Держа в памяти эту философичность, она и не полагала также нужным оберегать чувство сына от посторонних вторжений, сама по-прежнему касаясь его лишь, как она думала, мягко. Резкие переключения сознания, считала она, будут ему только полезны: полезно с небес почаще спускаться на землю. Именно поэтому, а не по чему другому, она бывала даже довольна — не слишком демонстрируя это, но и не слишком скрывая, — когда Катерина, которая в молодости была хорошенькой, да и сейчас еще очень недурна, и которой, в частности, и поэтому тоже, выбор племянника представлялся совершенно неприемлем, долго молчавшая во время очередного какого-то назидательного разговора Анны с сыном, под занавес уже, — Николай, раздраженный, порывался уйти и был одет, — заметила:

— Ну вот, не знаю, хочешь — не хочешь, а я тебе скажу свое мнение. Уважаешь ты меня или не уважаешь, но я скажу. Я очень удивлена. Я молчала долго, как ты видишь, но я очень удивлена.

Он не владел еще искусством ни уходить от подобных вмешательств, ни пресекать их в самом корне. Вместо того он глупо спросил, натужно улыбаясь:

— Удивлена? Почему же?

— Как почему?! — изумилась Катерина. — Да глаза-то у тебя есть или нет?! Где они у тебя?

— Где надо…

Он хотел было приискать еще какой-то ответ, погрубее, но было уже поздно.

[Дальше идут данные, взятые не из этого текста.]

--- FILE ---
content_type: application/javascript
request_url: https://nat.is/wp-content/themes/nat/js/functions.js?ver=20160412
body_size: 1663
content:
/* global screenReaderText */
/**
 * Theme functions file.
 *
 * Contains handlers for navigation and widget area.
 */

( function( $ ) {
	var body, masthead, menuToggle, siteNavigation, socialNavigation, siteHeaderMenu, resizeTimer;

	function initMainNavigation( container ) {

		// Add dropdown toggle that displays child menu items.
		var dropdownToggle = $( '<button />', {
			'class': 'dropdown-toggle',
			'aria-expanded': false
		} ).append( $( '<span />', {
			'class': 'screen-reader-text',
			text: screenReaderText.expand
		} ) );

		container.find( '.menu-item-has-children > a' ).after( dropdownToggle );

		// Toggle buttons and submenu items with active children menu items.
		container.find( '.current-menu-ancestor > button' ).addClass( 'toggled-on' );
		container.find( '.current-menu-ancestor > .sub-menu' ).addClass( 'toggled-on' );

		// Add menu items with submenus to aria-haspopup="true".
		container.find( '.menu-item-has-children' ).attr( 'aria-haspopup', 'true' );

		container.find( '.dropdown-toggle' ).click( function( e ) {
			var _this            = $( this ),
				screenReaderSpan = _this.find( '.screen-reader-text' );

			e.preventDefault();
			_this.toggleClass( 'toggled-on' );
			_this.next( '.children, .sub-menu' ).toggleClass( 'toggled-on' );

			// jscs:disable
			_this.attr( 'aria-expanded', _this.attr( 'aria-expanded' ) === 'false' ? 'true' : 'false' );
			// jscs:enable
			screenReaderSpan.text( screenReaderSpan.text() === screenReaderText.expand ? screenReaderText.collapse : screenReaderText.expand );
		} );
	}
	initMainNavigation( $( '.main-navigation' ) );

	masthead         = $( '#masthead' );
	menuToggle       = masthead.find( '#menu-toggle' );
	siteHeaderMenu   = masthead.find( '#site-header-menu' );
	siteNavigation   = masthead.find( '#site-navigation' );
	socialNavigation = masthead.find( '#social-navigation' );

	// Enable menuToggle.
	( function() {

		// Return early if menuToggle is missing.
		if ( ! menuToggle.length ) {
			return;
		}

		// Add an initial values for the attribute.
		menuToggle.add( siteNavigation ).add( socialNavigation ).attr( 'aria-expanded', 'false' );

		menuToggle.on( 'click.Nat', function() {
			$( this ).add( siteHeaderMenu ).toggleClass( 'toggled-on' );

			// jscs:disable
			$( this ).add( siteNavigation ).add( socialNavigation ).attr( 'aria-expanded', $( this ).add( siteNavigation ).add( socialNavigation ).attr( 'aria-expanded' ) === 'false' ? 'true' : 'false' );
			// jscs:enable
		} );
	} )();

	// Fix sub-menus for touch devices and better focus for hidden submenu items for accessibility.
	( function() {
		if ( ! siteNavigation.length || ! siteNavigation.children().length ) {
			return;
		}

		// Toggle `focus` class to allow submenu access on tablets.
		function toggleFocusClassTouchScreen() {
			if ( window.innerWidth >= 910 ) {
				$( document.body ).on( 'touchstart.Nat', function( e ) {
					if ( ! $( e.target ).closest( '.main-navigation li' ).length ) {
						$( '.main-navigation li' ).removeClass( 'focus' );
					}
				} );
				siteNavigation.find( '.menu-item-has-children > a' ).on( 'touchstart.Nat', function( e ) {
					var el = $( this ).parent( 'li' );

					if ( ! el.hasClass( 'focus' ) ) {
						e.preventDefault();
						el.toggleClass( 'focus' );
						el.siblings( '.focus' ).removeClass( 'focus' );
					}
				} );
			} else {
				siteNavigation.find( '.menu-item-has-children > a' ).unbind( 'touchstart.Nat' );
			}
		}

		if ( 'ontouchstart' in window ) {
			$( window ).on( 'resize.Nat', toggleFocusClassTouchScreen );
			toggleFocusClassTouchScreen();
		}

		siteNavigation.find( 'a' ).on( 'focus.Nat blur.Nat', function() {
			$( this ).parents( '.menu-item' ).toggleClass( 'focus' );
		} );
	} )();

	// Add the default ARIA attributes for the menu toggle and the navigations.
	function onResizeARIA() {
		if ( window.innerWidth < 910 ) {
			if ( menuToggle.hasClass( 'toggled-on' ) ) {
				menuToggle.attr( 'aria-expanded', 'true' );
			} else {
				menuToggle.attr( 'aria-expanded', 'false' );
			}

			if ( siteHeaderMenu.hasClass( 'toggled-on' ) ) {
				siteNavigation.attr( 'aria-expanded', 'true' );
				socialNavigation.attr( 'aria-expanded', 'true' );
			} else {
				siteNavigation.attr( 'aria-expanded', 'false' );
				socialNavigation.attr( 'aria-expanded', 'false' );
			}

— Где надо?! — обрадовалась его тетка. — А я-то думала, они у тебя на ж…!

* * *

За столом, меж тем, Белла возобновила разговор о театре, и все спорили о том, надо ли человеку искусства что-либо знать или лучше не знать ничего, чтобы свежее и непосредственнее были чувства. Юноша Кессельн, в котором природное сальериевское начало было заботливо усилено еще научно-популярными журналами, стоял на той позиции, что современная наука объяснит скоро каждое движение человеческой психики, изложив его на языке математических формул, и, значит, человеку искусства нужно будет прежде всего усвоить этот язык, дабы в согласье с ним уже моделировать замысел. Белла была не против, но понимала это как-то более лично.

— Да, вам надо много, очень много знать! — восклицала она, уже безоговорочно записывая их всех в актеры, хватая со стола нож с обломанным костяным черенком и почерневшим лезвием и указывая им, — вам надо знать и то, и то, и то! Чтобы никто не имел права уличить вас!

Она теперь уже по-настоящему гневно взглянула, но куда-то словно бы в сторону, мимо присутствующих, на мгновение отстраняясь. Вероятно, кто-нибудь, скорее всего на кафедре, но возможно, что и из пылких родителей, сильно ее донимал намеками на невежество и неправомочность ее претензий.

— А вы думаете, Белла Григорьевна, — засомневался с кушетки Валюев, — они что-нибудь знали?

— Кто они?! — Она не остыла еще от привидевшегося ей и говорила с смешным, большим, чем всегда, акцентом.

— Ну они… великие… Шаляпин или другие еще… Бетховен?..

— Бэтховен?! — вскричала она. — Он знал жизнь! Он страдал и понимал других!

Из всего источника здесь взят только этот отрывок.